そう、耳元で囁かれて、俺はブラックに背後から抱きすくめられた。
後はもう、良く解らない。前立腺がどこにあるかを自覚させられてからは、もうそこをぐりぐりと先端の尖りで押されて擦られる感覚ばかりを感じて、俺は自分が何をしてるかもわからなくなっていた。
だって、なんだか変な気分で。
ずちゅずちゅと音を立てて勢いよく突き立てられる度に、何も考えられなくなって行って、口を押さえているかどうかすら自覚がない。
欲望を直接刺激されてるような感覚は凄まじくて、いつの間にか俺はがくがく震える足でなんとか踏ん張りながらも、浅ましく腰を揺らしていた。
気持ちいい。苦しい。
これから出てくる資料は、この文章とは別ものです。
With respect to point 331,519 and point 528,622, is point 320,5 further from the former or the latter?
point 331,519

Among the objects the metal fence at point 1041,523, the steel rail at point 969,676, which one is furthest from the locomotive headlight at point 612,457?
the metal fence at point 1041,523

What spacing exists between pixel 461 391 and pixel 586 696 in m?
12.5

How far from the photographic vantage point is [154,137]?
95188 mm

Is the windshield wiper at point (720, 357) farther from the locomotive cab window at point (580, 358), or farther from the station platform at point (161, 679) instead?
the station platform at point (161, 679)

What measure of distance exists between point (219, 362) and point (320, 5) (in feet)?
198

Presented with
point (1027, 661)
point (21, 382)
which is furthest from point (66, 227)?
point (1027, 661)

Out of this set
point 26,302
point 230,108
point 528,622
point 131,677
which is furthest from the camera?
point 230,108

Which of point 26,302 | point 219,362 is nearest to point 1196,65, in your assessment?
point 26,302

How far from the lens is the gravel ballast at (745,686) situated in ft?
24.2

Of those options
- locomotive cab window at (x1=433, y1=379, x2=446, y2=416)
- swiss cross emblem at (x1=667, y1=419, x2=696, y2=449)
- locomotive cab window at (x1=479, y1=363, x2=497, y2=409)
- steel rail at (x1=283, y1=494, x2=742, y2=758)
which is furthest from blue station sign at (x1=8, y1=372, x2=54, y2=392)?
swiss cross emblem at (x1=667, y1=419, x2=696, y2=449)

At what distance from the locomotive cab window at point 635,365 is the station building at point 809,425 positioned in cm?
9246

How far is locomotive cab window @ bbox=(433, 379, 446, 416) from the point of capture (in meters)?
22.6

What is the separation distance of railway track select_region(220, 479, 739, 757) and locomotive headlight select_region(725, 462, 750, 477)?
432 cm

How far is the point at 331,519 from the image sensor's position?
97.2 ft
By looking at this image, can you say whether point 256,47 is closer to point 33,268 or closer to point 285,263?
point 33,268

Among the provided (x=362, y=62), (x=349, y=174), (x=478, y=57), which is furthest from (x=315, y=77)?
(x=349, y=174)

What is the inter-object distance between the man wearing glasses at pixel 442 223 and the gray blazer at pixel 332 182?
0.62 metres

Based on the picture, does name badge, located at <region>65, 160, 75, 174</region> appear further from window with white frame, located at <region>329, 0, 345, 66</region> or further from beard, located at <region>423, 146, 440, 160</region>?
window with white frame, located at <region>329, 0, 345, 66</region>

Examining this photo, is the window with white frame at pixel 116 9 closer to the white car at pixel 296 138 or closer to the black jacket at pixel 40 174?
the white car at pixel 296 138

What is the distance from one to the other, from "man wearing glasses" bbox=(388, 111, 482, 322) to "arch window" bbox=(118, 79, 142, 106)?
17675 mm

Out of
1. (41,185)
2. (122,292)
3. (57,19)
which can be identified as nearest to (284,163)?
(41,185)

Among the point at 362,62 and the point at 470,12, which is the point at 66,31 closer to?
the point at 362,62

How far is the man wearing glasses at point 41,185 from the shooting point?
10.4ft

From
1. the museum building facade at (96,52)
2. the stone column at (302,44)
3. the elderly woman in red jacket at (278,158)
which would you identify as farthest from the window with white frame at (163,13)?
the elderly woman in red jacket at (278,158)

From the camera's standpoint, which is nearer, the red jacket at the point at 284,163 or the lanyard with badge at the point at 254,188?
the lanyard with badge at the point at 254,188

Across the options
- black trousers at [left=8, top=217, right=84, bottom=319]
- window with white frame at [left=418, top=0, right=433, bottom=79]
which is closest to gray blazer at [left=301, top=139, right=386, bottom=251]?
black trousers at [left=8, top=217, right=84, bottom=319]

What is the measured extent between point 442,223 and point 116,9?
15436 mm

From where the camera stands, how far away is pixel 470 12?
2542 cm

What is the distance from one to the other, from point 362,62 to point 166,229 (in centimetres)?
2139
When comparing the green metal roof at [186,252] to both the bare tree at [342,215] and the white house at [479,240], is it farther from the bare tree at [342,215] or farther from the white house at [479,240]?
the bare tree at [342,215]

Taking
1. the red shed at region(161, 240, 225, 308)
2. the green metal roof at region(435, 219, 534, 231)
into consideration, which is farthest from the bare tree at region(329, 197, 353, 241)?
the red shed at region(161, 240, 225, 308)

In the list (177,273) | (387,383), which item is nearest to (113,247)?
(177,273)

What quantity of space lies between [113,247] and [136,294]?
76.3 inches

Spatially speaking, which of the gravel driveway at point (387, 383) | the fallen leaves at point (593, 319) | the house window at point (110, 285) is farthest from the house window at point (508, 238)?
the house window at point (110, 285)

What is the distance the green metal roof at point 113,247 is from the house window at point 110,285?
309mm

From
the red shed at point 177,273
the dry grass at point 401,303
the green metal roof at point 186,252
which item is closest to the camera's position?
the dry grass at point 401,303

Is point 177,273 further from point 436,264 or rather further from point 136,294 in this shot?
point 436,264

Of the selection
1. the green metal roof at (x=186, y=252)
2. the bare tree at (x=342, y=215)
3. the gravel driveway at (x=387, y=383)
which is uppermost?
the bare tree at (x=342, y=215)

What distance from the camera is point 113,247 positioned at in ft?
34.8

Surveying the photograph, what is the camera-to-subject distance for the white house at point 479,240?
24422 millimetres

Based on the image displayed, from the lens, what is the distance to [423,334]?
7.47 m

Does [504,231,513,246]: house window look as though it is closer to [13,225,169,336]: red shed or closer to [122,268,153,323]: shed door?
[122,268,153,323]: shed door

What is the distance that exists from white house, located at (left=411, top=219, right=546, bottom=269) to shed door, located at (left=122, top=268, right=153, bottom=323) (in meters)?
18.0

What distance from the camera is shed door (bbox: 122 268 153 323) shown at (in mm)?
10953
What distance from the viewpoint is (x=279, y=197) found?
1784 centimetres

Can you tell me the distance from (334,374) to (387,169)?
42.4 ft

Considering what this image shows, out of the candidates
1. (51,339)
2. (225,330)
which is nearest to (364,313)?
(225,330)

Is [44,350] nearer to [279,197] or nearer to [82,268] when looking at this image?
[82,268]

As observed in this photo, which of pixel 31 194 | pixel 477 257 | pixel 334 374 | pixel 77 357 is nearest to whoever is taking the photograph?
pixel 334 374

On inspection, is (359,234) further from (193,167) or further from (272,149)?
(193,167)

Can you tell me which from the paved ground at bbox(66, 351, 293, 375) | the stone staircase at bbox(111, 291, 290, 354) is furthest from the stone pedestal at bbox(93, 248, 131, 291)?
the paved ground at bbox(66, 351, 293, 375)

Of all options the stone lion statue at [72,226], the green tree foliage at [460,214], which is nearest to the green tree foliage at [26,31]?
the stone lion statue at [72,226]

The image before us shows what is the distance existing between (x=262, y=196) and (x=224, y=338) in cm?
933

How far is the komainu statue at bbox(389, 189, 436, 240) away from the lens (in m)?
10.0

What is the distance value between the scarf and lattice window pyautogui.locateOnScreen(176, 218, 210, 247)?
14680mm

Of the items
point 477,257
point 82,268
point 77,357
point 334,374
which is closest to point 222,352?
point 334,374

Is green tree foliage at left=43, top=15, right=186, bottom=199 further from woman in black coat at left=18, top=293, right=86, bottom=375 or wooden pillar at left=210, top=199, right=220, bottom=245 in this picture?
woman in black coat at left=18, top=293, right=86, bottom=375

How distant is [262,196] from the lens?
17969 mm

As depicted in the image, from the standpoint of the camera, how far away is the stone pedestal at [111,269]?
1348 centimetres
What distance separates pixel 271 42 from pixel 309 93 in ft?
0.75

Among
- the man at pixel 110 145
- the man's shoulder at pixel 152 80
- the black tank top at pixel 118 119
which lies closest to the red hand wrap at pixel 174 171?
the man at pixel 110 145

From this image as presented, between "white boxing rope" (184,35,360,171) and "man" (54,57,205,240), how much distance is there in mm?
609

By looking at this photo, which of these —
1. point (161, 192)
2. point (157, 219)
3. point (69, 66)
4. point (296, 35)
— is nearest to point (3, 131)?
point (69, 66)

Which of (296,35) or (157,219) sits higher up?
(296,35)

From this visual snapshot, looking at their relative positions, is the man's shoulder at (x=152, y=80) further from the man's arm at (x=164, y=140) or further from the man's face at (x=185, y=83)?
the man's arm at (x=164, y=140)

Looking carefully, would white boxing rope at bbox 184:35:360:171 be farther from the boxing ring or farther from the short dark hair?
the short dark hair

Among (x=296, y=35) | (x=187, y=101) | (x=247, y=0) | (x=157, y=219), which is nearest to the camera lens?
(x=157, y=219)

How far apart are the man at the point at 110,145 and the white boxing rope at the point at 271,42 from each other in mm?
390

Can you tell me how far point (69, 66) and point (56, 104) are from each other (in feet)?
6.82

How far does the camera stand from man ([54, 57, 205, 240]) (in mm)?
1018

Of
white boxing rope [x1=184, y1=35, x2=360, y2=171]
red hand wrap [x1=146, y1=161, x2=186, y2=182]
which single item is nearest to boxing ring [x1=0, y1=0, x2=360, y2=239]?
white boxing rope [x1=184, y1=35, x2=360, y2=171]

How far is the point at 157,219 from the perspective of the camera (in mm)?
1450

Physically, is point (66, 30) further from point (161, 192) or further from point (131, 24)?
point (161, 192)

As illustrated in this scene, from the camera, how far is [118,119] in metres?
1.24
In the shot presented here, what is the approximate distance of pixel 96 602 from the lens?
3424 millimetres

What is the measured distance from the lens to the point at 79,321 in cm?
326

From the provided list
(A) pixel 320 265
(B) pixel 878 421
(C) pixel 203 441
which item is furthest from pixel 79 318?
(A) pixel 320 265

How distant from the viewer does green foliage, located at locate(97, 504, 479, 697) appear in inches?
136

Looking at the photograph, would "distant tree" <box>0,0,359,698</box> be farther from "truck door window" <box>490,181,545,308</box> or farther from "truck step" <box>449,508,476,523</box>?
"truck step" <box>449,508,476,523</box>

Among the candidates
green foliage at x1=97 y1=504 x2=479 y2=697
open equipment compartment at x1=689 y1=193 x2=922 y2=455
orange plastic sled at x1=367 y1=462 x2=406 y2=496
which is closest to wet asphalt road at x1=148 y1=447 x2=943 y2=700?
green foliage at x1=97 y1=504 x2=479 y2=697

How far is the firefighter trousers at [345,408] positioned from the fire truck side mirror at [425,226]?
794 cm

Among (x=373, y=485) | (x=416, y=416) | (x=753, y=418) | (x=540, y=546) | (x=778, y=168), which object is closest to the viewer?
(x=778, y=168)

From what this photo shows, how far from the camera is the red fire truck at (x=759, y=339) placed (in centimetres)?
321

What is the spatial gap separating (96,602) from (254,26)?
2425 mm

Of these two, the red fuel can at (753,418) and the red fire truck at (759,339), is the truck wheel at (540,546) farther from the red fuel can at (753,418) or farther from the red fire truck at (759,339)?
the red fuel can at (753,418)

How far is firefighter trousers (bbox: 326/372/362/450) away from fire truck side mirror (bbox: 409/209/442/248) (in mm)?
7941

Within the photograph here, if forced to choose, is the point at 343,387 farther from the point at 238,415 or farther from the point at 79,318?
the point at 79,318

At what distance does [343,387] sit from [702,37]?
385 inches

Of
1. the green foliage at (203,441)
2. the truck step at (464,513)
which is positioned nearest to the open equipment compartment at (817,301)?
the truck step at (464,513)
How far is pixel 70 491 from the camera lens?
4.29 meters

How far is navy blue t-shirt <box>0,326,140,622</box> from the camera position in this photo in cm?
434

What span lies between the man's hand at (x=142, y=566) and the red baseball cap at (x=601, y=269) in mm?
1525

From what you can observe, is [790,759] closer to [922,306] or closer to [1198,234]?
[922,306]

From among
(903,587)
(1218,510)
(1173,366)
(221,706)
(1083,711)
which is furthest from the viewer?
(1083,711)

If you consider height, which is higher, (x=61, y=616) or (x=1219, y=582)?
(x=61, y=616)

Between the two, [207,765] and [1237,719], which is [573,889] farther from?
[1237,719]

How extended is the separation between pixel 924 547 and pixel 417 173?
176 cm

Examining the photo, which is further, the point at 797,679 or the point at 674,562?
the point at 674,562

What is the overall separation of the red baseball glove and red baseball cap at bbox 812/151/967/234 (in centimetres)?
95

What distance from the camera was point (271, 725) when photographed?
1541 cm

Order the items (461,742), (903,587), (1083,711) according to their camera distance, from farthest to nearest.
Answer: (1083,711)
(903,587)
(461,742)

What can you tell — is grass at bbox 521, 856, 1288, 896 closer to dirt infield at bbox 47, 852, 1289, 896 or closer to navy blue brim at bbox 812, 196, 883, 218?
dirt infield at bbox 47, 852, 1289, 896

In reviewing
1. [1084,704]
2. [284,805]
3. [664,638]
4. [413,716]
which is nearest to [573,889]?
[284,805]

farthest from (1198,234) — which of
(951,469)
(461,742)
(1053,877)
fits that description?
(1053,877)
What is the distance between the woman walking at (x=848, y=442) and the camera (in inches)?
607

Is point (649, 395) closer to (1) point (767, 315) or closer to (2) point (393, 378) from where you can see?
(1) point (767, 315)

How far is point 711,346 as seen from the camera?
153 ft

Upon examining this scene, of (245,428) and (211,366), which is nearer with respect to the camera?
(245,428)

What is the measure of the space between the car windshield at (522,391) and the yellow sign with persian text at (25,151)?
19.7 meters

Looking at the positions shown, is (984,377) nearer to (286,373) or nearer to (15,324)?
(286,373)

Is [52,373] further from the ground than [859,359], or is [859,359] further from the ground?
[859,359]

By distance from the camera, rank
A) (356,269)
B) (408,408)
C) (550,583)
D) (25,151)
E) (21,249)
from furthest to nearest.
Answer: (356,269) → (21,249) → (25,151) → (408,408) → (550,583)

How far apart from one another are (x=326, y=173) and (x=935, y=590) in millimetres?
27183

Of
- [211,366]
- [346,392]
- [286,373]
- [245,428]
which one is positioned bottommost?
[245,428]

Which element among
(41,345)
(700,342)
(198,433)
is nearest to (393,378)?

辛い、だけど、もっと欲しい。
ブラックの吐息が肌を擽って、呻く声が耳を嬲って、俺の体を抱きとめる汗ばんだ手すら、触れただけでゾクゾクする。
だけど、またそそり立った俺のモノは放っておかれていて。
押し上げられるように突かれて悲鳴を押し殺す最中、俺はその辛さをどうにかしてほしくて、必死にブラックを振り返った。
もう涙で何が見えてるか解らない。顔が色んなもので濡れて、ぐしゃぐしゃで。
赤いうねった髪と綺麗な紫の瞳が辛うじて見える以外、もう、脳がちゃんと認識してくれなかった。
「んぅうっ、うぁっ、あ、あぁああ……! っ、う……さあっ、ぇ……おねがっ、ぶら……く、さわってぇ……っ!」
「っ、ハァ……ハッ……いい、よ……まだっ……クッ……なれて、ない……もんね……!」
嬉しそうな声がして、やっと、俺の勃ち上がったものに手が触れる。
ずっと待ち望んでいた、大きくてごつごつした、大人の手が。
「ふぁああっ……! ひあぁっ、や、あぁああっ、も、ぶらっく、もぉっ、おれ……っあぁあ!」
「つかさ……ッく……!」
ぐっと握られ、扱かれて、俺の体が震える。
その反射でナカを掻き回しているブラックのモノを締め付けると、ブラックは呻いた。そして、俺のナカで、熱い塊がぐっと高まったように脈打って。
ああ、これ。
「いっちゃっ、あっ、ぅあああ……!」
俺の中を勢いよく汚す飛沫の感触に、俺は頭が白くなった。
ブラックの熱い掌に閉じ込められた熱が、暴発する。
イッちゃったんだ、と自覚するまで、俺にはだいぶん時間が必要だった。